SHANGHAI: Chinese and global automakers plan to unveil more than a dozen new electric SUVs, sedans, and muscle cars this week at the Shanghai auto show, the first full-scale sales event in four years in a market that has become a workshop for developing electrics, self-driving cars, and other technology.
In the largest and most congested market for electric vehicles, automakers are competing to release quicker, more luxurious, and feature-rich automobiles. The ruling Communist Party has spent billions of dollars in subsidies to gain an early advantage in a new industry. Chinese rivals are putting pressure on established global brands.

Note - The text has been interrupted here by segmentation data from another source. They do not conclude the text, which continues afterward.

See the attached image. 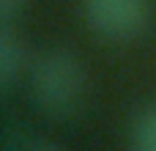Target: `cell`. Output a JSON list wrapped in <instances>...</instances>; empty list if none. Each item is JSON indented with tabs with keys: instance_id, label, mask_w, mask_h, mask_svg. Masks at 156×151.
<instances>
[{
	"instance_id": "6da1fadb",
	"label": "cell",
	"mask_w": 156,
	"mask_h": 151,
	"mask_svg": "<svg viewBox=\"0 0 156 151\" xmlns=\"http://www.w3.org/2000/svg\"><path fill=\"white\" fill-rule=\"evenodd\" d=\"M33 105L49 118H71L88 99V72L82 61L60 47L44 50L27 63Z\"/></svg>"
},
{
	"instance_id": "5b68a950",
	"label": "cell",
	"mask_w": 156,
	"mask_h": 151,
	"mask_svg": "<svg viewBox=\"0 0 156 151\" xmlns=\"http://www.w3.org/2000/svg\"><path fill=\"white\" fill-rule=\"evenodd\" d=\"M132 151H156V107L143 110L132 124Z\"/></svg>"
},
{
	"instance_id": "3957f363",
	"label": "cell",
	"mask_w": 156,
	"mask_h": 151,
	"mask_svg": "<svg viewBox=\"0 0 156 151\" xmlns=\"http://www.w3.org/2000/svg\"><path fill=\"white\" fill-rule=\"evenodd\" d=\"M27 63L30 58H27V47L22 36L11 25L0 22V99L14 88V83L27 69Z\"/></svg>"
},
{
	"instance_id": "277c9868",
	"label": "cell",
	"mask_w": 156,
	"mask_h": 151,
	"mask_svg": "<svg viewBox=\"0 0 156 151\" xmlns=\"http://www.w3.org/2000/svg\"><path fill=\"white\" fill-rule=\"evenodd\" d=\"M0 151H63V149L22 124H5V127H0Z\"/></svg>"
},
{
	"instance_id": "7a4b0ae2",
	"label": "cell",
	"mask_w": 156,
	"mask_h": 151,
	"mask_svg": "<svg viewBox=\"0 0 156 151\" xmlns=\"http://www.w3.org/2000/svg\"><path fill=\"white\" fill-rule=\"evenodd\" d=\"M82 17L104 41H132L151 22V0H82Z\"/></svg>"
},
{
	"instance_id": "8992f818",
	"label": "cell",
	"mask_w": 156,
	"mask_h": 151,
	"mask_svg": "<svg viewBox=\"0 0 156 151\" xmlns=\"http://www.w3.org/2000/svg\"><path fill=\"white\" fill-rule=\"evenodd\" d=\"M25 8V0H0V22L11 25Z\"/></svg>"
}]
</instances>
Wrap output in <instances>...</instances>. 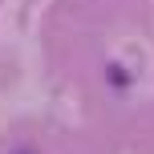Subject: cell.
Instances as JSON below:
<instances>
[{
	"instance_id": "obj_1",
	"label": "cell",
	"mask_w": 154,
	"mask_h": 154,
	"mask_svg": "<svg viewBox=\"0 0 154 154\" xmlns=\"http://www.w3.org/2000/svg\"><path fill=\"white\" fill-rule=\"evenodd\" d=\"M12 154H32V150H12Z\"/></svg>"
}]
</instances>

For the first time since 2019, executives are flying in from the United States, Europe, and Japan for the world’s largest auto show, following the lifting of anti-virus restrictions that had prevented most travel into China in December. During the epidemic, auto shows in the industry’s largest market continued, although on a lower scale. Their employees in China represented worldwide brands.
Last year, drivers in the world’s largest auto market purchased 5.4 million pure-electric vehicles, or around two-thirds of the global total of 8 million, as well as 1.5 million gasoline-electric hybrids. This accounted for more than a fifth of total auto sales of 23.6 million. EV sales are expected to increase by another 30% this year.
“Consumers have lost interest in gasoline-powered vehicles.” That is the most difficult barrier for foreign brands competing in China,” said LMC Automotive analyst John Zeng. “They are going to have to show their best EV products.”
Beijing is reducing government assistance while shifting the burden to manufacturers by requiring them to earn credits for EV sales. Manufacturers are investing billions of dollars in developing cars that can compete on price and features without relying on government subsidies.
Many people are establishing partnerships to share the burden of rising expenditures.
Auto Shanghai 2023 takes over the vast Shanghai Exhibition Centre, a 1.5 million-square-meter (16 million-square-foot) landmass that is one of the world’s largest.
Volkswagen AG, the country’s best-selling brand, says it will show 28 vehicles, half of which will be electric. VW plans to unveil the ID.7 limousine, which will have a range of 700 kilometres on a single charge.
China’s BYD Auto, which competes with Tesla Inc. for the title of the world’s largest seller of electric vehicles, says it will debut its U9 supercar from its luxury Yangwang brand for the first time. The U9 costs one million yuan ($145,000) and is said to speed from zero to 100 kph (60 mph) in two neck-straining seconds.
China’s vehicle sales peaked in 2017 at 24.7 million but fell to 20.2 million in 2020 due to dealership closures as part of COVID-19 containment efforts. They are recovering but have not yet returned.